Les candidats aux municipales qui avaient jusque là négligé l’enjeu du numérique pour leur commune et ignoré le concept de “ville intelligente” doivent se plonger d’urgence dans l’étude que publie ce vendredi 15 novembre l’Institut de l’entreprise (cliquez ici pour lire l'étude).Le think tank liste les enjeux du développement des smart cities et fait surtout une dizaine de propositions. En période d’argent public rare, les municipalités sont contraintes de faire mieux avec moins et le numérique doit être au centre des politiques locales.

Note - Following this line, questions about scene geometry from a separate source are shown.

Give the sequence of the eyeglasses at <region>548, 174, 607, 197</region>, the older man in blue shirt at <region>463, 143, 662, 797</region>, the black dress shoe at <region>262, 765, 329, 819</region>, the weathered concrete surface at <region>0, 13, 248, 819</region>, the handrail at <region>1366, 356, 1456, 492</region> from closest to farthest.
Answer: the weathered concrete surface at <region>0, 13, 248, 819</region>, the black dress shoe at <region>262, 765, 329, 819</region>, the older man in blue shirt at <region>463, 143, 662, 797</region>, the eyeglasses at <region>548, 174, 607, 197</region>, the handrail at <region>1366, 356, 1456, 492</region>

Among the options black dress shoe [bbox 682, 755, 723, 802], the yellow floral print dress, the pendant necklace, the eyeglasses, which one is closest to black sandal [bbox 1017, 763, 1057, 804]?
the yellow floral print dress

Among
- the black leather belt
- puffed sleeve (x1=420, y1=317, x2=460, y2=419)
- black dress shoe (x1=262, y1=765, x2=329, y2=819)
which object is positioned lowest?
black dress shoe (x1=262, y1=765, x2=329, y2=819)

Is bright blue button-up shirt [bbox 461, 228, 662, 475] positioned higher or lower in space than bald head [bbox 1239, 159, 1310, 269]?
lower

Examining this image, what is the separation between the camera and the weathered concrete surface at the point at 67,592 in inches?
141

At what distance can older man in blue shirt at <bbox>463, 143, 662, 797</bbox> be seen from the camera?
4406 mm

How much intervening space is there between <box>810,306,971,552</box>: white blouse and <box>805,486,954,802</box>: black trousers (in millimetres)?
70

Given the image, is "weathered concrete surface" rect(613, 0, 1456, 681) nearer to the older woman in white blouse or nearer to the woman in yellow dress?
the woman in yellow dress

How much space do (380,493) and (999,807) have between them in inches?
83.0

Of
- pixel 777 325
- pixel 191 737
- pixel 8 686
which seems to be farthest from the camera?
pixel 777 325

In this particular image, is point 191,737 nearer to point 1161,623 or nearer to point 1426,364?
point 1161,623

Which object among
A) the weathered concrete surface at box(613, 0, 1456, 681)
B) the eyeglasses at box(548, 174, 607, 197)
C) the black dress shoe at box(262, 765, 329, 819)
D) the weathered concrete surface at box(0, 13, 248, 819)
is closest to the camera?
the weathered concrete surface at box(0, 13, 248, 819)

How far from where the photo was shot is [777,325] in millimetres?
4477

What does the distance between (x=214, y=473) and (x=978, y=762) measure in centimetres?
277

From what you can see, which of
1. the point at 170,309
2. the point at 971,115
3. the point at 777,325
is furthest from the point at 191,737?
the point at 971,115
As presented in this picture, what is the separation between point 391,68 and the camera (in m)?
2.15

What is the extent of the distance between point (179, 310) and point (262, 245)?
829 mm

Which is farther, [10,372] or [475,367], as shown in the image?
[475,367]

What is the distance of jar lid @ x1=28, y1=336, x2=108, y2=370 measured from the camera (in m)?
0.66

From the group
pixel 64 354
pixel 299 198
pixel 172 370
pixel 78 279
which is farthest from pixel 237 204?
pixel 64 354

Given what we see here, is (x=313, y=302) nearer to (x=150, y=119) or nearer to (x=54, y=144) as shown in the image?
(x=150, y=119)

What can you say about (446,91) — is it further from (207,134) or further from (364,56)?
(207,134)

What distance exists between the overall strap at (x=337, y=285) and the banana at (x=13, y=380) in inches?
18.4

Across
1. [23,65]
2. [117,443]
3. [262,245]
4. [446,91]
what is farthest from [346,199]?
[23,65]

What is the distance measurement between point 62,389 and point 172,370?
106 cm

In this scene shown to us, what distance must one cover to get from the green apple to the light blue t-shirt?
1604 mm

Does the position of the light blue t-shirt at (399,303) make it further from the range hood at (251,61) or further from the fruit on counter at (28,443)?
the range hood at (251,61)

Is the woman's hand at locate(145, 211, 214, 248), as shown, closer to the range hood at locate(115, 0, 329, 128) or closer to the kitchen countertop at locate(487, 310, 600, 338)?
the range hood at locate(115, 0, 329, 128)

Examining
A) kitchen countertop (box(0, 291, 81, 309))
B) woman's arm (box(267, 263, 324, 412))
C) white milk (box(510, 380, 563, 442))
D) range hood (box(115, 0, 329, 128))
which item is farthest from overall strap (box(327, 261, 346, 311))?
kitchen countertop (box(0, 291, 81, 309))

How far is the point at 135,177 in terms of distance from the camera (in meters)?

L’instauration d’une plate-forme numérique, sorte de guichet unique, qui rassemblerait l’ensemble des services locaux aux entreprises et aux habitants permettrait ainsi de faire des économies de fonctionnement. Le think tank suggère de créer d’ailleurs une fonction de directeur du numérique au profil plus entrepreneurial que technique, sur le modèle du Chief Digital américain.

Faire pression

Cette adaptation de l’administration locale à la nouvelle donne numérique devra s’accompagner d’une politique d’ouverture des données. La création d’un droit opposable à l’open data permettrait aux citoyens et aux entreprises de faire pression sur les municipalités récalcitrantes. L’Institut de l’entreprise insiste sur le fait que la dynamique d’ouverture des données (open data) “engendre souvent une modernisation interne des collectivités qui doivent se réorganiser pour produire des données”.

Participation directe des habitants et des entreprises, meilleure information, efficience énergétique… L’étude dresse le portrait idéal de la ville intelligente de demain sans éluder les obstacles, en particulier l’indispensable adhésion des différents acteurs et la facture numérique qui perdure.